Quito in Ecuador. Hier findet im Oktober die Habitat III Weltkonferenz statt. (Bild: Imago/Westend61)
Stadtentwicklung

Kampf dem Klima-Kollaps

Jede Woche ziehen 1,4 Millionen Menschen weltweit in Städte – vor allem in Asien und Afrika. Der Autoverkehr wird sich in den Städten bis 2050 vermutlich verdreifachen. Bundesentwicklungsminister Gerd Müller (CSU) hat deshalb zu nachhaltigen Stadtkonzepten aufgerufen und kündigte eine Initiative für urbane Mobilität an.

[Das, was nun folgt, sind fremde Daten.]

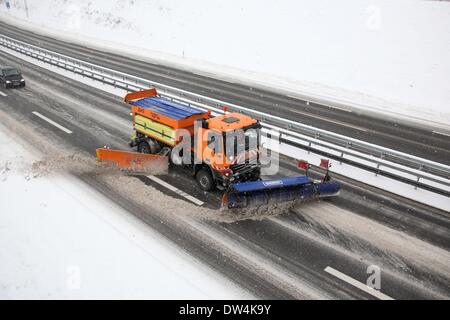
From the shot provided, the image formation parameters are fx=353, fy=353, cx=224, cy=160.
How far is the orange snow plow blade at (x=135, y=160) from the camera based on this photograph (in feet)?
44.6

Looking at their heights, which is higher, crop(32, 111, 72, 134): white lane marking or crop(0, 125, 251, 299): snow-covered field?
crop(32, 111, 72, 134): white lane marking

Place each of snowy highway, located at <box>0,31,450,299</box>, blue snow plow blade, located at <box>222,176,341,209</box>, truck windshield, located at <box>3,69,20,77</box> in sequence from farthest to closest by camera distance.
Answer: truck windshield, located at <box>3,69,20,77</box> < blue snow plow blade, located at <box>222,176,341,209</box> < snowy highway, located at <box>0,31,450,299</box>

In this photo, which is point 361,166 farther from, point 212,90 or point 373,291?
point 212,90

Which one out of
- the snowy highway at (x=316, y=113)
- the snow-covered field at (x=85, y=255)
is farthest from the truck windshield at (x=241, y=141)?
the snowy highway at (x=316, y=113)

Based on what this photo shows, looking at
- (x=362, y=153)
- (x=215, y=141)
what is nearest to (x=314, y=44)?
(x=362, y=153)

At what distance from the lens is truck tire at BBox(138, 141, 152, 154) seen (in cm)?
1465

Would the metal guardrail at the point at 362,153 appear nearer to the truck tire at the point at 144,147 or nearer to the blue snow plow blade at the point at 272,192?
A: the blue snow plow blade at the point at 272,192

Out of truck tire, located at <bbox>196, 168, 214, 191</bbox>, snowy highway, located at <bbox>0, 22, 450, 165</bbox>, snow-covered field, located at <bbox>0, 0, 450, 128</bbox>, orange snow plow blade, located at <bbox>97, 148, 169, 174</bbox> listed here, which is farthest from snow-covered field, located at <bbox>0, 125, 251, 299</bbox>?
snow-covered field, located at <bbox>0, 0, 450, 128</bbox>

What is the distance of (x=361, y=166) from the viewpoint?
1495cm

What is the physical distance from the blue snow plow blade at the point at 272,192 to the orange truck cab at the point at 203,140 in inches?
28.9

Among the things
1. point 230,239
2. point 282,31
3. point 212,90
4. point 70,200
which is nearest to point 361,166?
point 230,239

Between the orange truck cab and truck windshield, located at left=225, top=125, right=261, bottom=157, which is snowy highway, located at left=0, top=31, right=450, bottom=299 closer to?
the orange truck cab

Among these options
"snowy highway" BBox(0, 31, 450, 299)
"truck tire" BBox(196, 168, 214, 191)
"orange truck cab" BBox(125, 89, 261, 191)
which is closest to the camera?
"snowy highway" BBox(0, 31, 450, 299)

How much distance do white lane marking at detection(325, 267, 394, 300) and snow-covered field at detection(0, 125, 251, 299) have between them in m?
2.43
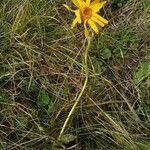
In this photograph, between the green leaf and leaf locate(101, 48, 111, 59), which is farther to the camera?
leaf locate(101, 48, 111, 59)

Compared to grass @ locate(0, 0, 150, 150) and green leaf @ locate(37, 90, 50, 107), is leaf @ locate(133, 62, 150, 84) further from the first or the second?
green leaf @ locate(37, 90, 50, 107)

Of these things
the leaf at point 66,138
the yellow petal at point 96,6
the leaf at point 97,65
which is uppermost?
the yellow petal at point 96,6

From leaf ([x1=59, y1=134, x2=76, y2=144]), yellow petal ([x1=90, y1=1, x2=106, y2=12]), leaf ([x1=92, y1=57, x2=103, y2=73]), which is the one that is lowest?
leaf ([x1=59, y1=134, x2=76, y2=144])

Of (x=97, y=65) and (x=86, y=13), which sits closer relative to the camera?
(x=86, y=13)

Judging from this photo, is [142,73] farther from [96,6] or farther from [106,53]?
[96,6]

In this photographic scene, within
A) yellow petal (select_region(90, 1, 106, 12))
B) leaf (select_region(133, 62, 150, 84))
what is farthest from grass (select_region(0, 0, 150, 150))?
yellow petal (select_region(90, 1, 106, 12))

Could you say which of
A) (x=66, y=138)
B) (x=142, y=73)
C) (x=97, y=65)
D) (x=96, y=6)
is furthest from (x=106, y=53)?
(x=66, y=138)

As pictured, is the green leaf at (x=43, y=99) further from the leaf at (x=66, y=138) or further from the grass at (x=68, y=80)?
the leaf at (x=66, y=138)

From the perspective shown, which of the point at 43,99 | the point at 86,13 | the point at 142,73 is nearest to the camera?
the point at 86,13

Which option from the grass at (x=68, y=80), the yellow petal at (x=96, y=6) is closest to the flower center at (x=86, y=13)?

Heute lebt bereits über die Hälfte der Weltbevölkerung in urbanen Zentren. In vierzig Jahren werden es voraussichtlich 80 Prozent sein. Dieses Wachstum findet fast ausschließlich in den städtischen Ballungsräumen und informellen Siedlungen („Elendsvierteln“) der Entwicklungs- und Schwellenländer statt. Damit einher geht eine rasante Zunahme der Armut. Sie zeigt sich an verschiedenen Aspekten: geringes Einkommen, fehlende Aufstiegschancen, mangelnde Beteiligungsmöglichkeiten am politischen und wirtschaftlichen Leben, Missachtung der Menschenrechte sowie fehlender Zugang zu Ressourcen und Dienstleistungen. In vielen Armutsvierteln herrschen mangelhafte Umwelt- und Lebensbedingungen. Siedlungsrechte und Landbesitz sind dort meist nicht geklärt, es fehlt an Wohnraum. Und es wird zunehmend schwierig, internationale Klimaziele zu erreichen. Darauf hat jetzt Bundesentwicklungsminister Gerd Müller hingewiesen.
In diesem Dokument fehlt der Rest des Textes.